====== SOURCE EXTRACT

You are here

Good morning, cuppers!
 
Sorting at Mpemba.With 52 weeks in a year and three coffees (on average) in each of our weekly cuppings, it stands to reason that we have read, spoken, and learned about – not to mention brewed and tasted – 156 coffees together since this time last year! Of course, one could argue that we have repeated coffees, but anyone who has cupped as long as you all have knows that our understanding of coffee grows through repetition. In the depth-versus-breadth debate, I fall firmly on the side of depth. In any case, it has been a heck of a year in coffee, and it means a lot to me to have gotten to share thoughts from the Coffee Department on all 156 of 'em.
 
The last of 2013's Friday cuppings showcases three stellar coffees from Burundi. Our story begins with the washed coffee from the Buziraguhindwa washing station in Kayanza, which we have been purchasing since 2010, making it our longest-running relationship in Africa. Is that surprising? Given how new the whole country is to the specialty coffee industry, I'd say it's kind of surprising, and we certainly have longer track records of purchasing from washing stations like Ndaroini in Kenya, but those purchases haven't been in consecutive years. The strong relationships we now count on to bring us awesome coffees – see: Haru, Idido, Remera, etc. – have been built on the model of Buziraguhindwa and the lessons we have learned in the years we have been working with them.

============

TASK GOAL -
Answer these questions about the coffee newsletter, one per line:
(a) How many coffees, on average, are in each weekly cupping?
(b) Since what year has coffee been bought from the Buziraguhindwa washing station?
(c) What Kenyan washing station is named?

====== PROVIDED DATA

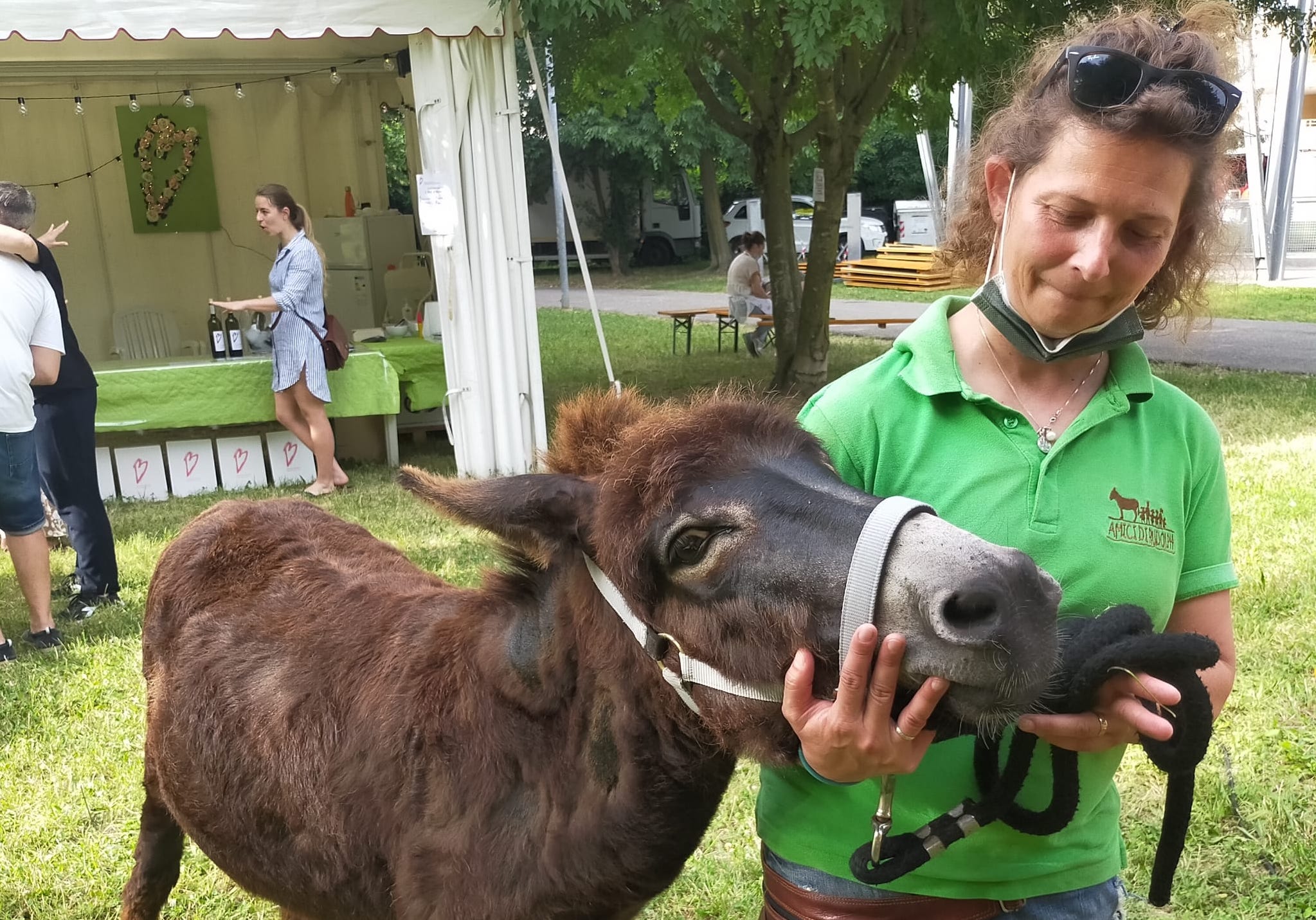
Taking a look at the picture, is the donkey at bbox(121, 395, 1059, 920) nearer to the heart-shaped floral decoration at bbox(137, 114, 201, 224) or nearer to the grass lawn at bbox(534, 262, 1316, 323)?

============

RESPONSE TO THIS EXERCISE -
(a) Three.
(b) 2010.
(c) Ndaroini.